В радужном настроении Иван Евдокимович покинул сад, сел в машину, а когда та остановилась перед резным крылечком, по-молодецки вбежал в домик и тут, у себя в кабинетике, на диване, увидел Елену. Он хотел было заговорить с ней, но она, жалко свернувшись, спала. Несколько минут академик всматривался в черты ее лица, так схожие с чертами Анны, мысленно произнося: «Похожа на Анну. Очень. Но полюбить ее я не мог бы. Анна… она…» Какова Анна и почему он любит именно ее, он так и не сказал себе, но всем своим существом чувствовал, что она иная, нежели ее сестра.
Войдя в соседнюю комнату, академик сел перед окном, устремив взгляд в сторону сада.
«Ах да, Мария Кондратьевна просила приготовить камфару, — вдруг вспомнил он. — Сходить в больницу самому? Зачем же Елену Петровну будить?..»
По дороге, пыля, куда-то спешил неугомонный Вяльцев. Академик открыл окно, поздоровался с ним, сказал:
— Очень прошу вас, товарищ Вяльцев… мимо больницы идете… загляните и попросите сестру, чтобы она приготовила шприц, камфару и все такое. И сюда. Очень прошу.
Вяльцев остановился, встревожено спросил:
— Заболел? Кто? Не вы ли?
— Анна Петровна рожает, — шепотом сообщил академик. — Там в сторожке. Ну, ныне сердечко у нее пошаливает. Наверное, родила уже… сына или дочку.

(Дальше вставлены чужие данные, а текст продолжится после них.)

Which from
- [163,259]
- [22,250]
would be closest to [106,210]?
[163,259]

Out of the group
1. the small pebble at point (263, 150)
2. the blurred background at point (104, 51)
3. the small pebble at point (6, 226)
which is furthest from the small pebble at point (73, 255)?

А меня оттуда вытурили, — ввернул он понравившееся ему словцо.
Вяльцев подбежал, обеими руками вцепился в протянутую руку академика и начал ее так трясти и так тянуть к себе, что чуть не выволок через окно на улицу и самого академика. Тряс, тянул, приговаривал:
— Рад! Ой, рад! И за вас, и за Разлом торжествую: от академика потомство пошло, — затем резко отскочил и бегом кинулся к больнице.
— Экий взбалмошный, — потирая руку, ласково проговорил Иван Евдокимович и снова замер, глядя в сторону сада.
Так, не шелохнувшись, просидел он больше часа, и только когда увидел несущегося на лошади Петра, встрепенулся, высунулся из окна, прокричал:
— Петя! Что там? Как там? Мать?
Тот, не расслышав, промчался улицей, остановился около больницы, соскочил с лошади, вбежал в здание и вскоре, выйдя оттуда с носилками, снова взобрался на коня. Затем, подъехав к окну, проговорил:
— Кончается, Иван Евдокимович.
— Как кончается?
— С родами.
— Ух ты! — передохнув, воскликнул Иван Евдокимович. — Что же это вы так двусмысленно выражаетесь? Кончается — по-народному значит умирает.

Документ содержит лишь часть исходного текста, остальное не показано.